C'était la première fois, de souvenir de Bonhomme Poilu, que Le Coffre bougeait sans son autorisation -il me faut ici préciser dans un soucis d'honnêteté que les Bonhommes Poilus ne sont pas particulièrement connus pour la pertinence et l'efficacité de leur mémoire. Pour exemple, Bonhomme Poilu, à ce moment du récit, ne se rappellait pas pourquoi il avait une liane dans la bouche mais se souvenait très bien du nombre de fois où il avait déjà utilisé une spatule. La pénultième était d'ailleurs légèrement roussie à l'angle supérieur gauche. Quoiqu'il en soit, il sentait s'installer en lui le sentiment diffus mais tenace que tout virait en eau de boudin.

Il serra plus fort ses mâchoires et fut surpris d'assister à une jolie pluie de confettis de liane.

Il fit le point. Les hurlements de plus en plus lointains de Le Coffre, entroucoupés de bruits sourds de collisions, signifiaient qu'il s'enfonçait profondément sous la montagne et que l'obscurité ou la maladresse devait lui faire faire d'intéressantes rencontres matérielles. Au vu des circonstances Bonhomme Poilu pencha pour l'obscurité ET la maladresse.

Il décida de le suivre. Décision motivée en grande partie par le fait qu'il n'avait toujours pas de réponse à sa question concernant les estomacs et encore davantage par le fait qu'il ne voulait pas attendre d'en avoir une.

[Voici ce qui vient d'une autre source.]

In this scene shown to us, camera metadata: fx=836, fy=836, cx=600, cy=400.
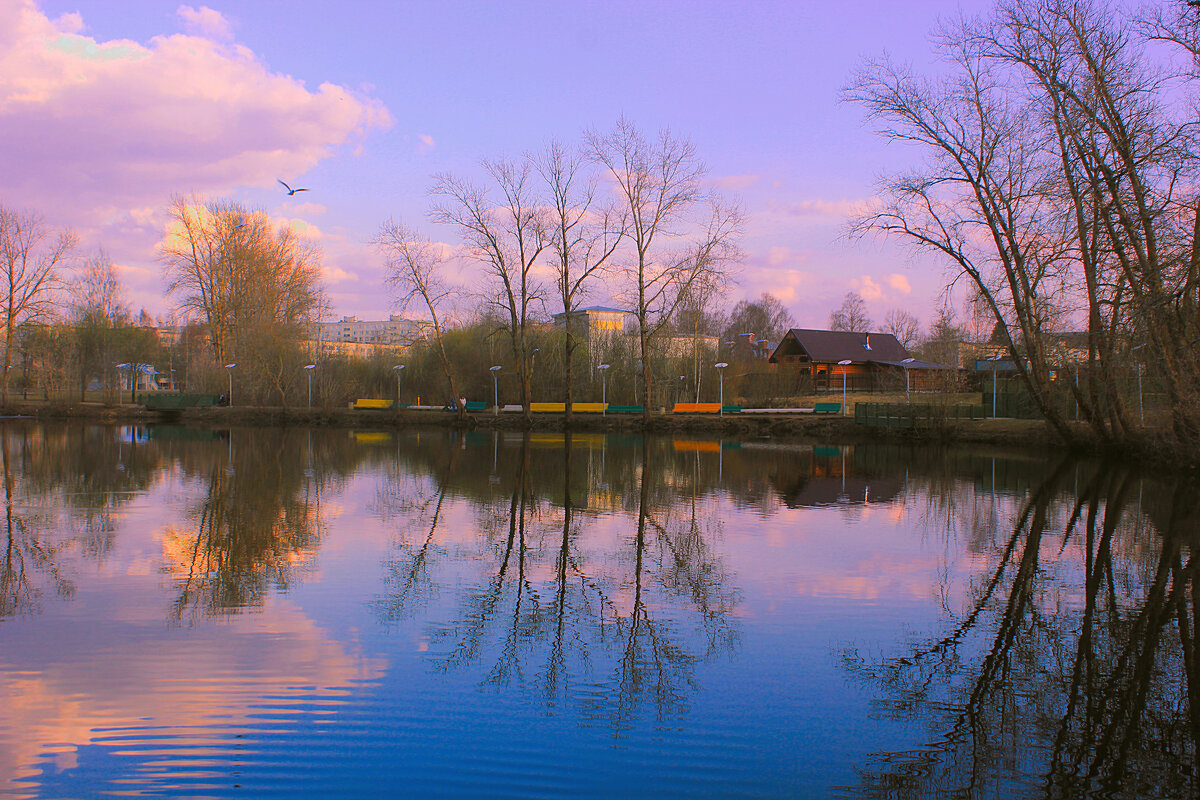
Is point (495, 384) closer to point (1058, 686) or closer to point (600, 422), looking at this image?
point (600, 422)

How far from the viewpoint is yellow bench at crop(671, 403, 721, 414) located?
41.2m

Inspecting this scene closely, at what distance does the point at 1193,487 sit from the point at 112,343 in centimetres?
6314

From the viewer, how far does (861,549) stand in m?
10.9

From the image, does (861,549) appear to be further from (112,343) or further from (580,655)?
(112,343)

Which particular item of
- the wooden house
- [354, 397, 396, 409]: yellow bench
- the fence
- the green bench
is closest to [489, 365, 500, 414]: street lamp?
[354, 397, 396, 409]: yellow bench

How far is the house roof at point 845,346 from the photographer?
62625 millimetres

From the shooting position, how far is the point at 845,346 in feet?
213

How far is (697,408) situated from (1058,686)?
36.0 meters

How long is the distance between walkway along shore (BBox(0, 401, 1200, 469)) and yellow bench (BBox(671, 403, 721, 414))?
7.07 feet

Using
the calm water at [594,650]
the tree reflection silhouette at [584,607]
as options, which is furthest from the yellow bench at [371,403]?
the tree reflection silhouette at [584,607]

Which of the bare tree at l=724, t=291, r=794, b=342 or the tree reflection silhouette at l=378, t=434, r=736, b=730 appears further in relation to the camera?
the bare tree at l=724, t=291, r=794, b=342

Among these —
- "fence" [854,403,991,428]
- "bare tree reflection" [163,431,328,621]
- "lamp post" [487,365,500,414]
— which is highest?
"lamp post" [487,365,500,414]

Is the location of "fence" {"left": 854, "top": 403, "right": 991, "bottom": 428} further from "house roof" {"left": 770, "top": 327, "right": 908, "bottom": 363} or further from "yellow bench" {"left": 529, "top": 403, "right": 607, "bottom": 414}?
"house roof" {"left": 770, "top": 327, "right": 908, "bottom": 363}

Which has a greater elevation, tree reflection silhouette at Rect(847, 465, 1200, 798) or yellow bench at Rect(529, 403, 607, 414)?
yellow bench at Rect(529, 403, 607, 414)
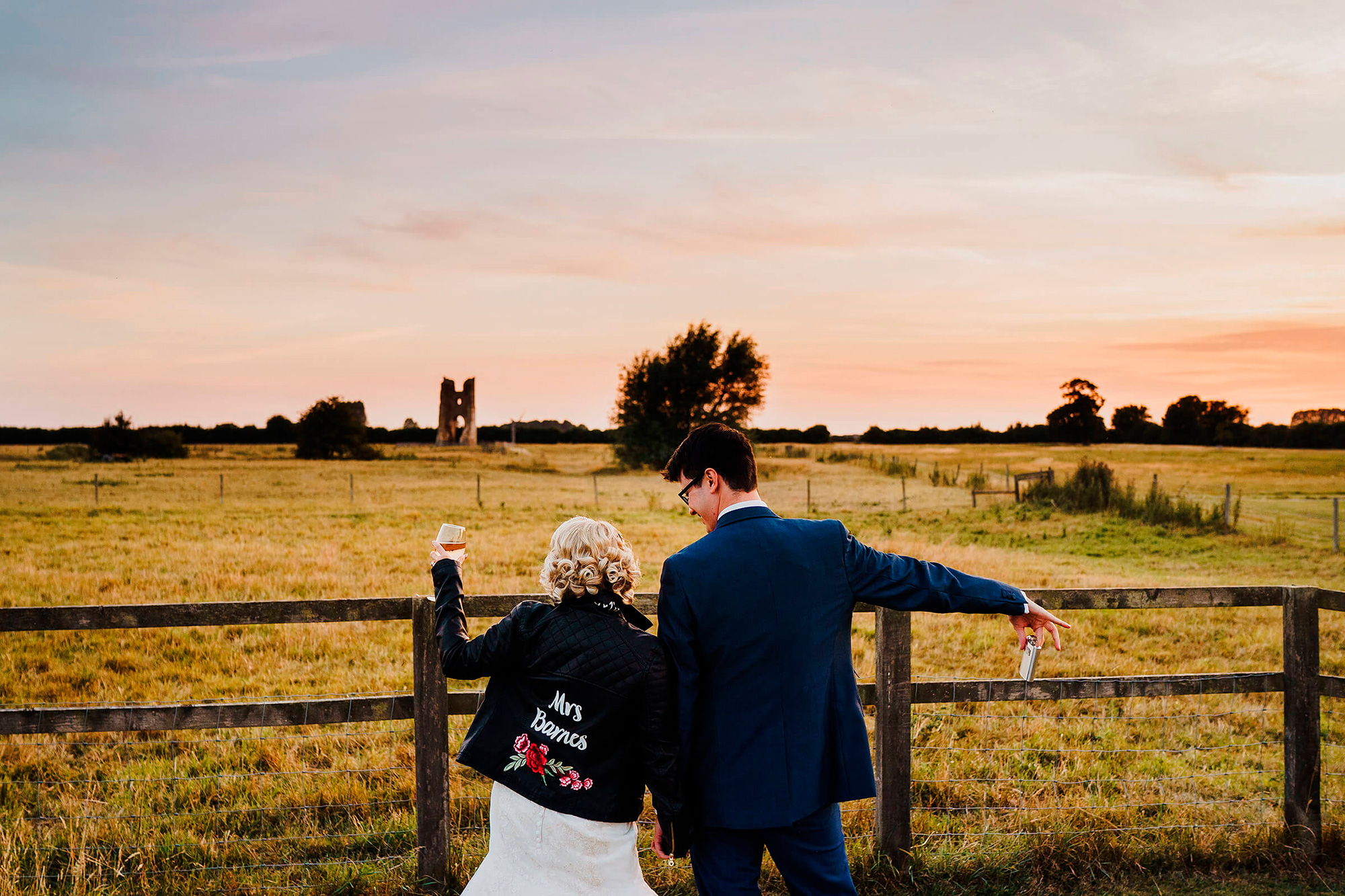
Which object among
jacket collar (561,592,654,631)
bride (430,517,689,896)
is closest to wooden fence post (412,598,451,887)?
bride (430,517,689,896)

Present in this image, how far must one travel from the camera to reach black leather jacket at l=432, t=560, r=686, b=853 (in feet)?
9.06

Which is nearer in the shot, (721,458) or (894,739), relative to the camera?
(721,458)

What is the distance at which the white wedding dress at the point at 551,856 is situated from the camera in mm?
2873

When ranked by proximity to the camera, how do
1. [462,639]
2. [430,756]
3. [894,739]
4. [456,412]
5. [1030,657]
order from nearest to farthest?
[462,639], [1030,657], [430,756], [894,739], [456,412]

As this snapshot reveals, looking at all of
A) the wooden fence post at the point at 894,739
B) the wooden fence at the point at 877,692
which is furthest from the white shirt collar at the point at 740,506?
the wooden fence post at the point at 894,739

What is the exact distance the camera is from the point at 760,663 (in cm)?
275

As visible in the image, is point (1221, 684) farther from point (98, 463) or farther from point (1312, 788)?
point (98, 463)

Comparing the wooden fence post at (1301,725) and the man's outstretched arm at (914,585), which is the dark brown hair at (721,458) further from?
the wooden fence post at (1301,725)

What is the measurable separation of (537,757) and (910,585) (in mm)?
1395

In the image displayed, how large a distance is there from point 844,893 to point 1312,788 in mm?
3220

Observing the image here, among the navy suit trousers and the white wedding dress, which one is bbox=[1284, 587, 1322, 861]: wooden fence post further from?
the white wedding dress

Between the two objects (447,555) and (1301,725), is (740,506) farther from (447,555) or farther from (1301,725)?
(1301,725)

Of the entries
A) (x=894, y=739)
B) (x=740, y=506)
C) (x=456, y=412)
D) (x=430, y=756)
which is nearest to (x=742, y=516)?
(x=740, y=506)

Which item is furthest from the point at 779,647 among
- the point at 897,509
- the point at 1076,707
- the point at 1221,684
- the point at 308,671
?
the point at 897,509
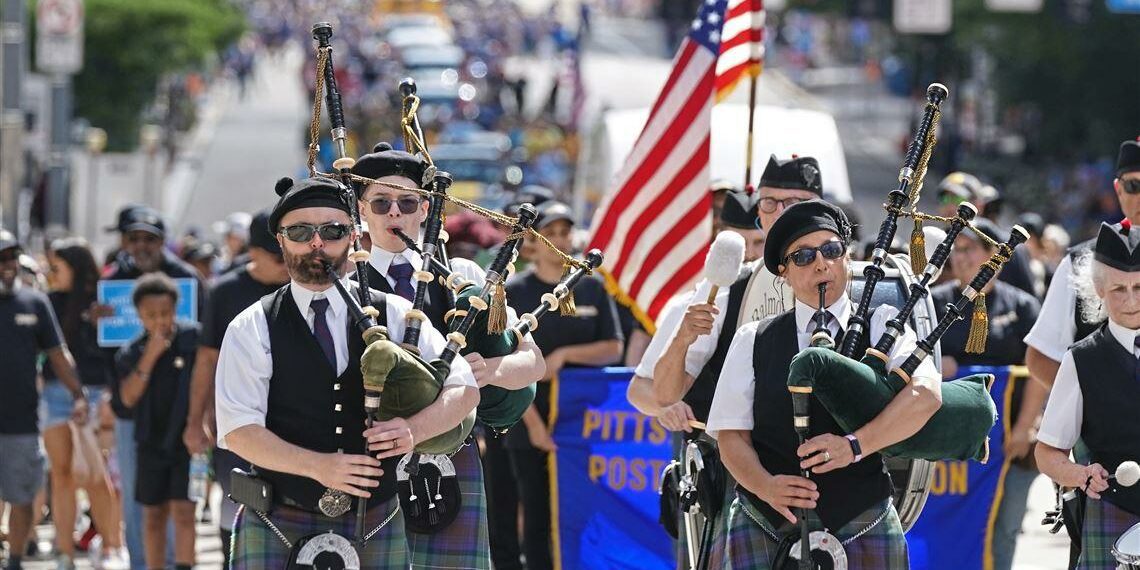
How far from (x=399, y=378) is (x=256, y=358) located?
1.40 feet

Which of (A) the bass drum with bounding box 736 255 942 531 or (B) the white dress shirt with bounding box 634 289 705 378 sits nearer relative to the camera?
(A) the bass drum with bounding box 736 255 942 531

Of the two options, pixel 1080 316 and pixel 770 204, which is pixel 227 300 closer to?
pixel 770 204

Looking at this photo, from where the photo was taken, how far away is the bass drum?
714 cm

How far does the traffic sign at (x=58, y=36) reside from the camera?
62.4ft

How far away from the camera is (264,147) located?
45.7 meters

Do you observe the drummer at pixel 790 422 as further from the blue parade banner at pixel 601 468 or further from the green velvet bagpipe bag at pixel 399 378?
the blue parade banner at pixel 601 468

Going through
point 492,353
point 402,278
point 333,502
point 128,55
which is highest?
point 128,55

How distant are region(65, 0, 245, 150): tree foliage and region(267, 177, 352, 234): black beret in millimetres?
31130

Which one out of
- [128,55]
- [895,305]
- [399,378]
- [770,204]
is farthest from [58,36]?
[128,55]

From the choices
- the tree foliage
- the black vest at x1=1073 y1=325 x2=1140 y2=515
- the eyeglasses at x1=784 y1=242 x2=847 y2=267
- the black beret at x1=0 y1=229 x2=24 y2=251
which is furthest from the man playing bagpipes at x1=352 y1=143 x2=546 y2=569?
the tree foliage

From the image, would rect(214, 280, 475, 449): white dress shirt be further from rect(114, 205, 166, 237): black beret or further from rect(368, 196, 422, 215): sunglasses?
rect(114, 205, 166, 237): black beret

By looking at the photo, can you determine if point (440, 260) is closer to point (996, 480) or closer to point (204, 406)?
point (204, 406)

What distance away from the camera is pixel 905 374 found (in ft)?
20.8

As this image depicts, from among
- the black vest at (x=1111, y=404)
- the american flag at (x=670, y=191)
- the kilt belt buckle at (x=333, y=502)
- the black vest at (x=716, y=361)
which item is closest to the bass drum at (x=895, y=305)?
the black vest at (x=716, y=361)
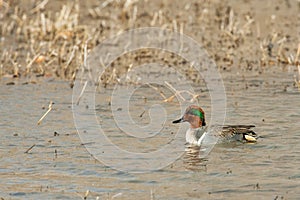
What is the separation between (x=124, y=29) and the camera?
15.2 meters

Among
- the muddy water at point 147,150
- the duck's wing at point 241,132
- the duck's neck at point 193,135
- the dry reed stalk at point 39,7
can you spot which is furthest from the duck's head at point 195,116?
the dry reed stalk at point 39,7

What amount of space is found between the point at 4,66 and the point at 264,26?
207 inches

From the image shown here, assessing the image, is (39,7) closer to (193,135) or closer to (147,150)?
(193,135)

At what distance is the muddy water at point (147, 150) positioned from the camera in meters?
6.82

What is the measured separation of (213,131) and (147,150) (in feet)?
2.71

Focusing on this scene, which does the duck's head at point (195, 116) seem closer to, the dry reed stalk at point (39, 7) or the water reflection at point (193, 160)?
the water reflection at point (193, 160)

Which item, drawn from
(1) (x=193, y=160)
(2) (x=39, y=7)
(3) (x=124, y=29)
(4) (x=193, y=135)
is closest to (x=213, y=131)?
(4) (x=193, y=135)

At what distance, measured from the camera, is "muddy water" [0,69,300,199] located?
682 cm

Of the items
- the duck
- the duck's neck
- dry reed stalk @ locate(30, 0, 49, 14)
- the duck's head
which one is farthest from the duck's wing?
dry reed stalk @ locate(30, 0, 49, 14)

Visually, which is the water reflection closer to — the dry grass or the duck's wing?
the duck's wing

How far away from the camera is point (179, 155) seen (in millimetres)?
8102

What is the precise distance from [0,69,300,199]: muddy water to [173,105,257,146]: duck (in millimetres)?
87

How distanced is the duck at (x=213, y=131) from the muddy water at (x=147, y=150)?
3.4 inches

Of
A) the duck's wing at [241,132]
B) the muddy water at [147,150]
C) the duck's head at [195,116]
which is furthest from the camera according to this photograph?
the duck's head at [195,116]
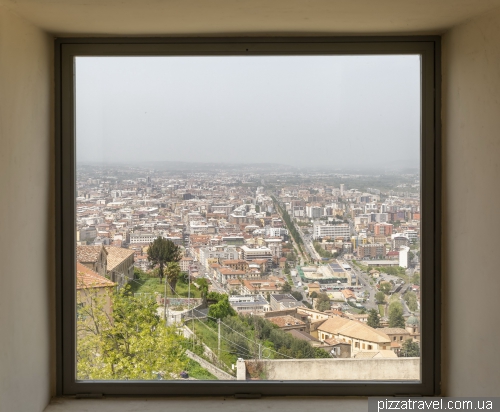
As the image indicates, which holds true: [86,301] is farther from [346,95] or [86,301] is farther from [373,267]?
[346,95]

Il ordonna à La Torche de passer devant. Au moment où il ne reçu pas de réponse, il réalisa que La Torche était dans Le Coffre et qu'il lui faudrait faire le chemin dans le noir. Et seul.

Il fonça donc dans l'ouverture en hurlant et, pour les quelques estomacs alentours munis d'oreilles, interpréta une seconde symphonie pour coups sourds et hurlements.